Rozo, who has work listed on Co2ign Art but is mostly focused on tattooing these days, admits that she’s not an expert on NFTs. But from where she’s standing, they look like a pyramid scheme. It seems to her that the people who make real money from NFT art sales are the people who have already amassed substantial followings on social media and are well-connected in the Web3 world. Painting NFTs as a ticket out of the constant hustle of self-promotion for indie artists strikes her, then, as a false promise. If ignorance is the only barrier to entry, that’s just fine with Rozo; she doesn’t want in.

SassyBlack had her own reservations at first. She didn’t want to get hacked or scammed or lose a crypto wallet—a mistake for which there is no recourse. But since getting into NFTs, she’s been able to make “a decent amount of money” from sales, and she thinks that any artist who takes the time to educate themselves and build community via Twitter, Discord, and other channels can bolster their career with Web3 tools.

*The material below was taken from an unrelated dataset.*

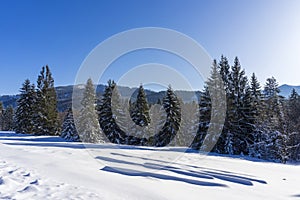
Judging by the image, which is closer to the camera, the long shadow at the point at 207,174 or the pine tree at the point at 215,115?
the long shadow at the point at 207,174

People from historically marginalized groups especially stand to benefit, she says. These tools unyoke them from the traditional industry gatekeepers. It just takes research to find out “where all the Black people are, where all the queer people are, where all the women are…there are people from these historically marginalized communities thriving over here.”

There have always been, and will always be, barriers to succeeding as an artist. “You would have to pay three to five Gs to have a decent marketing campaign for your record,” SassyBlack points out. And as a queer woman of color, protecting herself in a world that is indifferent to her success, at best, or hostile, at worst, is nothing new. The trade-off with NFTs—total self-determination in exchange for totally-shit-out-of-luck if you blunder—is worth it for her. 

And that’s what most proponents will tell you. The problems with the technology, from the environmental impact to the scams to the lack of consumer protections, even its hyper-capitalistic foundations, are not unique to blockchain technology. And perhaps it’s unreasonable to expect that any technology could save us from these problems which are, at their core, problems of human nature. After all, tools can only do so much to change people’s hearts and minds. That’s what art is for.


“Can someone explain these acronyms, again?”

  • NFT: non-fungible token, a digital certificate of ownership that’s stored on the blockchain.
  • POAP: proof of attendance protocol, a type of NFT that’s distributed to attendees of an event.
  • DAO: decentralized autonomous organization, or an org that operates using smart contracts and other Web3 tools for the purpose of creating shared ownership.
  • Web3:  catch-all term for technology built on principles of blockchain technology.